In addition to the funding that Coca-Cola provided to the now-defunct Global Energy Balance Network — an anti-obesity organization with a decidedly pro-soda bent — the cola giant also paid $550,000 directly to the GEBN president.
The Denver Post reports that, starting in 2010, Coca-Cola began paying money to James Hill, director of the University of Colorado’s Anschutz Health and Wellness Center, and eventual GEBN president.
A rep for the company tells the Post the money paid to Hill was for work he did “prior to the establishment of Global Energy Balance Network. These funds paid for honoraria, travel, education activities and research on weight management.”
Hill saw the world — Mexico, Grenada, England, Australia, and New Zealand — on Coke’s dime. He also asked a company exec — the same VP who would eventually push through the GEBN funding — to help him find a job at Coca-Cola for his son.
In response to the Post’s report, Hill contends that he properly reported his Coke-funded trips to the school and that they helped “to present research to other scientists and to encourage physical activity and responsible eating habits.”
However, the validity of Hill’s message — which stresses the importance of exercise and downplays the role of sugary drinks and food in the obesity epidemic — has been called into question because of the role that Coca-Cola played in backing his work.
Back in 2009, the Coca-Cola VP behind GEBN (who has since resigned) wrote in an email that Hill would be “willing to do exercise and energy balance — focusing on why it is critical for maintaining a healthy weight.”
In a 2014 email, Hill wrote that “It is not fair that Coca-Cola is signaled [sic] out as the #1 villain in the obesity world, but that is the situation and makes this your issue whether you like it or not.

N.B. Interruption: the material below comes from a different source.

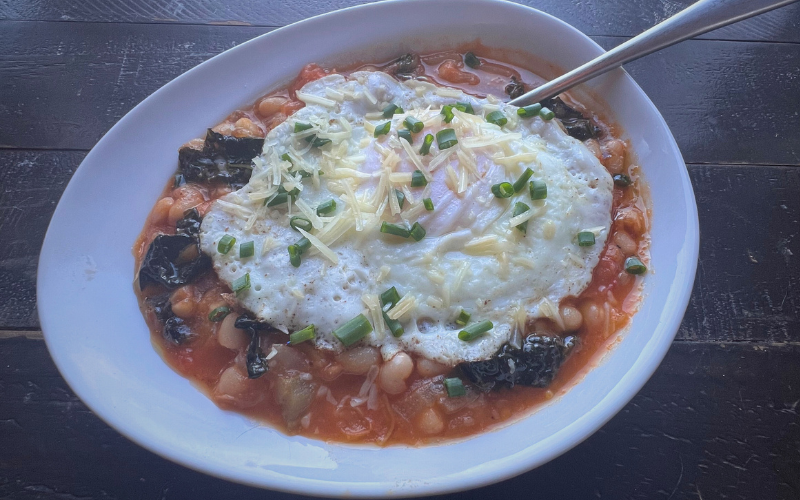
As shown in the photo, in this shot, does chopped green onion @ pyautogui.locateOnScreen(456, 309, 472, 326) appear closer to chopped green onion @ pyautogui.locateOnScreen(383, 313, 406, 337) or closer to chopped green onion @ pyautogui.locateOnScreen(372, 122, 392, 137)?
chopped green onion @ pyautogui.locateOnScreen(383, 313, 406, 337)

I want to help your company avoid the image of being a problem in peoples’ lives and back to being a company that brings important and fun things to them.”
Earlier this year it was revealed that Coke had provided more than $1 million to the University of Colorado Foundation “for the purposes of funding” the GEBN.
That was a case of the school and the soda behemoth attempting to have it both ways. The money from Coke was categorized as an “unrestricted monetary gift,” as opposed to direct funding for research. State law protects the identity of those who donate gifts.
At the same time, as subsequently revealed emails showed, Coca-Cola had not only provided the money expressly for the funding of GEBN, but that the company was also heavily involved in shaping the group’s message.
One email from a Coca-Cola exec likened GEBN to “a political campaign, we will develop, deploy and evolve a powerful and multi-faceted strategy to counter radical organizations and their proponents.”
On Nov. 30, weeks after the university gave back $1.1 million to Coca-Cola, GEBN disbanded, posting a notice to the website that Coca-Cola had registered on the group’s behalf.